━━━━━ PROVIDED DATA

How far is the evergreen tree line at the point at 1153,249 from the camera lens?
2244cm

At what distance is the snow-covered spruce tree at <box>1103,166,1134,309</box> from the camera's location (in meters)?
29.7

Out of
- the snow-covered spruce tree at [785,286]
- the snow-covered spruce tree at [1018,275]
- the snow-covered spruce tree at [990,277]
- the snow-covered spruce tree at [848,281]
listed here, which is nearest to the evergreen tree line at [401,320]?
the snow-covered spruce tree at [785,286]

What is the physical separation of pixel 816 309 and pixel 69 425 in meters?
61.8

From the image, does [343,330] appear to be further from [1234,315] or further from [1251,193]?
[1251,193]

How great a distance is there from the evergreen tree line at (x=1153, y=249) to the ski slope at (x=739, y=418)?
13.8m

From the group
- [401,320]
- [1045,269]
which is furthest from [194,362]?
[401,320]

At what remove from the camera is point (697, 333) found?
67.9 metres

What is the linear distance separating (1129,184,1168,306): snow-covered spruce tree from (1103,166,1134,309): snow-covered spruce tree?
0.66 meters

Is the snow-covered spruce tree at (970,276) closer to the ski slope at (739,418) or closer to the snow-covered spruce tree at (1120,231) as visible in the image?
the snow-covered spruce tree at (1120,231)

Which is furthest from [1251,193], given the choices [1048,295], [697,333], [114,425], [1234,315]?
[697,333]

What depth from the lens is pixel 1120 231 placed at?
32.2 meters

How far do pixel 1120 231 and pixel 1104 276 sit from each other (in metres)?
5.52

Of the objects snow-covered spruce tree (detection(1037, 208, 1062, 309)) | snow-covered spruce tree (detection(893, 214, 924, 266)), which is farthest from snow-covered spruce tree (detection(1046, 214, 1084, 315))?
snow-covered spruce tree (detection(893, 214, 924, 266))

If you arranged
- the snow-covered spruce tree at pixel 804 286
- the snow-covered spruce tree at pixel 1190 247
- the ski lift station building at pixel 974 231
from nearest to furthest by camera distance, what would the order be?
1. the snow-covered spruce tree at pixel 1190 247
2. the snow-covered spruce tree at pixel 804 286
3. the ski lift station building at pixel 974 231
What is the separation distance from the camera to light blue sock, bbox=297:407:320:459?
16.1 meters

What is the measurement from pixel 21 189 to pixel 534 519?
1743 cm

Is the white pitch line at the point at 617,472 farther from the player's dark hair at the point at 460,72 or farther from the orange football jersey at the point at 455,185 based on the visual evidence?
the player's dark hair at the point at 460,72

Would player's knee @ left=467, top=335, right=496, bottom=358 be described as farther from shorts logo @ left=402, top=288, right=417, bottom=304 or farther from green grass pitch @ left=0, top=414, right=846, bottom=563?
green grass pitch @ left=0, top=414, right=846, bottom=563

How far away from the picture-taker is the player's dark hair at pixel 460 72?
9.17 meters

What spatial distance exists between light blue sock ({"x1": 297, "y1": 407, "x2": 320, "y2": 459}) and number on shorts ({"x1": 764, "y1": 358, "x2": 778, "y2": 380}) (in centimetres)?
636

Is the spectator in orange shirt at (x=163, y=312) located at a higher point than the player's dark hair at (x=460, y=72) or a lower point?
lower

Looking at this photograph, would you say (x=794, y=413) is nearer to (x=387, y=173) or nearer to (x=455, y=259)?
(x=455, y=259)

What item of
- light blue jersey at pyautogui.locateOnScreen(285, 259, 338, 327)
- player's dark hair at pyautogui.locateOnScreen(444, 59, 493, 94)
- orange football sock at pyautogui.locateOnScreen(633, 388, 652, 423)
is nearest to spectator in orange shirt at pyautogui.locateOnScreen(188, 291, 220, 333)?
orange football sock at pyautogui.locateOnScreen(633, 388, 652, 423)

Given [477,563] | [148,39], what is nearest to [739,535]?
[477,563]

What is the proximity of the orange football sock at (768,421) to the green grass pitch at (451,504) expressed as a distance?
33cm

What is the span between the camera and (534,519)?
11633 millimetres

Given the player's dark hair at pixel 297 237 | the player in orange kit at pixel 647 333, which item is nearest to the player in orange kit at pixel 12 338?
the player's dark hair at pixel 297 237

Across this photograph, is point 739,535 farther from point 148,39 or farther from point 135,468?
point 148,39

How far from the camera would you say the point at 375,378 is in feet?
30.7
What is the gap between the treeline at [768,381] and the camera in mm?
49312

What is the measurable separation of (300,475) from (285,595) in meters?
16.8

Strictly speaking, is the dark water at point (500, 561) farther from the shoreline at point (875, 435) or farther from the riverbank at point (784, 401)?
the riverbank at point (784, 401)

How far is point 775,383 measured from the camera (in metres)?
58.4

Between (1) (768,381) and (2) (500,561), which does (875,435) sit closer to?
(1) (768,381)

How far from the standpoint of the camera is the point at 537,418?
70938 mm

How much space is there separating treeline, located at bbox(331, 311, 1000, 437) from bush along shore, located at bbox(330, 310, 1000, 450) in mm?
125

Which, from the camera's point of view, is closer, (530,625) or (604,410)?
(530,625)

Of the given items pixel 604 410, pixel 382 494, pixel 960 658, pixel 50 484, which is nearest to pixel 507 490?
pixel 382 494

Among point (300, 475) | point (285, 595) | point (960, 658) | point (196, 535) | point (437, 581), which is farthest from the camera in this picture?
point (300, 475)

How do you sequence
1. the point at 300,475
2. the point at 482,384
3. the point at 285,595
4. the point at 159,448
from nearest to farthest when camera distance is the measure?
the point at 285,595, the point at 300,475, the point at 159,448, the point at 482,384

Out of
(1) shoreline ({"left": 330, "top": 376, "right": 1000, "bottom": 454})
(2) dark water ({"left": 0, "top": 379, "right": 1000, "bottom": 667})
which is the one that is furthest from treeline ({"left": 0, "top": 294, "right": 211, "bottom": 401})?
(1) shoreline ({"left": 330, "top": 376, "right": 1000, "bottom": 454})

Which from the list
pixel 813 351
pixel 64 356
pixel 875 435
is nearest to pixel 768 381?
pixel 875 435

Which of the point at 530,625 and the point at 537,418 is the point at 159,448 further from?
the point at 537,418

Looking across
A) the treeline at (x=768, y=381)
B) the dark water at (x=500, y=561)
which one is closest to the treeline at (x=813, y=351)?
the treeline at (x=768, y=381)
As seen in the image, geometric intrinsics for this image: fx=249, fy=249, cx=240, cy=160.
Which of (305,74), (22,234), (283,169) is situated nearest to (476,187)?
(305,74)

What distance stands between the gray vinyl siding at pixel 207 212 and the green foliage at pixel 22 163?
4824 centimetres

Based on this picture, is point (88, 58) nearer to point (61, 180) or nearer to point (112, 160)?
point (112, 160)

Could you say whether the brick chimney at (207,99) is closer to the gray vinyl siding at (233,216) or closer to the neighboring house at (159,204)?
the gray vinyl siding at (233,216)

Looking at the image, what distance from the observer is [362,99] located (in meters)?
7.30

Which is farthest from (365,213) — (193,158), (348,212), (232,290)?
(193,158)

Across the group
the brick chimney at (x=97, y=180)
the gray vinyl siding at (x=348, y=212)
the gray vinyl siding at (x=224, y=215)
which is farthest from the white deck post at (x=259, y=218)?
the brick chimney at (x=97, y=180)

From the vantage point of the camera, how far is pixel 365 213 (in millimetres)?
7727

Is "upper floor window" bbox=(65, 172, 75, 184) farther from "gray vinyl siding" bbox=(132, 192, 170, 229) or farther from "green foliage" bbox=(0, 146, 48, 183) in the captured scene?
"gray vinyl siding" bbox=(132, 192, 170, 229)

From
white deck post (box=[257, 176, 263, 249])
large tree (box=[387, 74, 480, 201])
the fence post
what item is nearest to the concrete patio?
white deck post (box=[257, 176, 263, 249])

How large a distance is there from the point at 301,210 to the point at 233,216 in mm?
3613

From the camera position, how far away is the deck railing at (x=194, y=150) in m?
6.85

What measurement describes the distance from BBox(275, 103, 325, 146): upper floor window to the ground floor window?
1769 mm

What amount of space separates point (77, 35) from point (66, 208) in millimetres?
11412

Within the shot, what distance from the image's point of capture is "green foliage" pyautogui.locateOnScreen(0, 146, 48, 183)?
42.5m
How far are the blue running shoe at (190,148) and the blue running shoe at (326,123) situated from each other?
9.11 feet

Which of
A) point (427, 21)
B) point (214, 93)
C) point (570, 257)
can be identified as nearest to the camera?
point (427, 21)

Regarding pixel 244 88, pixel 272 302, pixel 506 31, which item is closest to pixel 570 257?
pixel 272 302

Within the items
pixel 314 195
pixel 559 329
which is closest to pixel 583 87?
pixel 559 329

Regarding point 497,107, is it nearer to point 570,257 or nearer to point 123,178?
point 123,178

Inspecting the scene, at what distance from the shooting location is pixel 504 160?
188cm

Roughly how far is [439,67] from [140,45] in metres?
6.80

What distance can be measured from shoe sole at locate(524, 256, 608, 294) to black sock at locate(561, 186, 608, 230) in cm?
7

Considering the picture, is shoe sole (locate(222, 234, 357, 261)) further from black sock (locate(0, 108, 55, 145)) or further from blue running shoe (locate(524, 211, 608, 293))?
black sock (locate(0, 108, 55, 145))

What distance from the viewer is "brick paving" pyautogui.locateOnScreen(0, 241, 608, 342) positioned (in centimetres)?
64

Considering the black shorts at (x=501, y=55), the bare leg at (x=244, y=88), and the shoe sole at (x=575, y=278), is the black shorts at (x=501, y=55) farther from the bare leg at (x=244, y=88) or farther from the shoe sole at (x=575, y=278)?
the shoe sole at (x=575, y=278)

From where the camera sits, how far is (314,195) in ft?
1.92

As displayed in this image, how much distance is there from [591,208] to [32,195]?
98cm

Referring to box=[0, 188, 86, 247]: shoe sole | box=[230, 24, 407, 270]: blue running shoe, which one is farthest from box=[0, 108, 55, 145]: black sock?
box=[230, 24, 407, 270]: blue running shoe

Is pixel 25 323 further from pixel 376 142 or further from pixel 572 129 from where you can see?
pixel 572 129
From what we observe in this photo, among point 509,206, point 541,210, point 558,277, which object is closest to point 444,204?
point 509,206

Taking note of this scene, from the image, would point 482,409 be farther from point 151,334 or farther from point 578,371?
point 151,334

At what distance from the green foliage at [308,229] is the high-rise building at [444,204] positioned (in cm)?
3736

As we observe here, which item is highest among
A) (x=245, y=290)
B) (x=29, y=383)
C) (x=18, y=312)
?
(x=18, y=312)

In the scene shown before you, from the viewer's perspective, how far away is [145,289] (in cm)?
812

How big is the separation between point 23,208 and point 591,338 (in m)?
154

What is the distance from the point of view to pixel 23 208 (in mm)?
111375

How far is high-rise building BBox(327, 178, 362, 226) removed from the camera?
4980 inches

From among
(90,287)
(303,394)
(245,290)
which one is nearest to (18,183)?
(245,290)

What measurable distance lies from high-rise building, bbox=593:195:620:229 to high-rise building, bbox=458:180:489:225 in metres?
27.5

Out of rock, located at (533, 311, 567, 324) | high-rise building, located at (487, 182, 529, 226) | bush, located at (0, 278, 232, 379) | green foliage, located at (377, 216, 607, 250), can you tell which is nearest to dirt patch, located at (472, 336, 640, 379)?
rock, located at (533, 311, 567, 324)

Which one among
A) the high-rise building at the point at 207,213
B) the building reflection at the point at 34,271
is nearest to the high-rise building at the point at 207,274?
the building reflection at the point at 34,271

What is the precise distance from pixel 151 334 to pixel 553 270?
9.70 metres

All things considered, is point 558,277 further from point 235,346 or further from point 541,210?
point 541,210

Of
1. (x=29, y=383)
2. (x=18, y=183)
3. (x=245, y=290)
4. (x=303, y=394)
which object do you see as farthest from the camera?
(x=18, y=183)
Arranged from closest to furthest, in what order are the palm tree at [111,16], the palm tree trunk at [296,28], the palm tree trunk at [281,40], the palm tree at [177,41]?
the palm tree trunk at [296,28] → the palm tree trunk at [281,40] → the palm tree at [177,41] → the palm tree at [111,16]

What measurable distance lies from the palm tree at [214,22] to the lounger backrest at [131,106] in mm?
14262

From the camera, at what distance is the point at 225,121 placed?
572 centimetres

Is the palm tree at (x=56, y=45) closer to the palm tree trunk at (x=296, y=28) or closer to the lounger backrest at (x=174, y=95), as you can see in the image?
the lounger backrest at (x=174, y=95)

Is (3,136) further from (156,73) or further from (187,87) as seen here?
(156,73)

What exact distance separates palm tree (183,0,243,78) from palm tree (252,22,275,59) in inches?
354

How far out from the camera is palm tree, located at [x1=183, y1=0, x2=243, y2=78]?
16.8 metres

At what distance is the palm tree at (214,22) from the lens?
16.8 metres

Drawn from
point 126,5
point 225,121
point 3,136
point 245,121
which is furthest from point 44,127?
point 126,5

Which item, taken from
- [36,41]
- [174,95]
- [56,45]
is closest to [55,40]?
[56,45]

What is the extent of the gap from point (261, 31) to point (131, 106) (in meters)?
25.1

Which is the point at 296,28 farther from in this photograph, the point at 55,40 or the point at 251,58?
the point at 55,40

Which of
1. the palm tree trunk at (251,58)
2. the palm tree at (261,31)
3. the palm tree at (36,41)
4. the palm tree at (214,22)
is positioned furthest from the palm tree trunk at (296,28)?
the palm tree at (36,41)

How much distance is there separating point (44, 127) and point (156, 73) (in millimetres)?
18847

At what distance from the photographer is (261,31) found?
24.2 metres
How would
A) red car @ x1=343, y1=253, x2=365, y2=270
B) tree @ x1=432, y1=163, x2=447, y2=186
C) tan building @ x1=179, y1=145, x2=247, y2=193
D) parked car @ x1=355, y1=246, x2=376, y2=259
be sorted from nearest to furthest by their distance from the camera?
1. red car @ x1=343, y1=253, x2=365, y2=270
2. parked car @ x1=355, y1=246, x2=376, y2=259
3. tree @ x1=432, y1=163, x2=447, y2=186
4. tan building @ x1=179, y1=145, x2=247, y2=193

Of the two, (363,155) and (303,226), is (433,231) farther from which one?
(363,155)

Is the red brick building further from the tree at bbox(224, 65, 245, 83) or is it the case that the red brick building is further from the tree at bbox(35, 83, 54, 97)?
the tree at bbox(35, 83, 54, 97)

━━━━━━━━━━

**EXERCISE OBJECTIVE:** Turn the stretch of data above, from its start through the line containing "0.66 meters", into a numbered list with blank lines omitted.

**REPLY TO THE EXERCISE:**
1. How far is the evergreen tree line at the point at 1153,249 from the camera lens?
2. 2244cm
3. At what distance is the snow-covered spruce tree at <box>1103,166,1134,309</box> from the camera's location (in meters)?
4. 29.7
5. Out of
6. - the snow-covered spruce tree at [785,286]
7. - the snow-covered spruce tree at [1018,275]
8. - the snow-covered spruce tree at [990,277]
9. - the snow-covered spruce tree at [848,281]
10. listed here, which is nearest to the evergreen tree line at [401,320]?
11. the snow-covered spruce tree at [785,286]
12. What is the physical separation of pixel 816 309 and pixel 69 425 in meters?
13. 61.8
14. From the image, does [343,330] appear to be further from [1234,315] or further from [1251,193]?
15. [1251,193]
16. How great a distance is there from the evergreen tree line at (x=1153, y=249) to the ski slope at (x=739, y=418)?
17. 13.8m
18. From the group
19. - [401,320]
20. - [1045,269]
21. which is furthest from [194,362]?
22. [401,320]
23. At what remove from the camera is point (697, 333) found?
24. 67.9 metres
25. What is the linear distance separating (1129,184,1168,306): snow-covered spruce tree from (1103,166,1134,309): snow-covered spruce tree?
26. 0.66 meters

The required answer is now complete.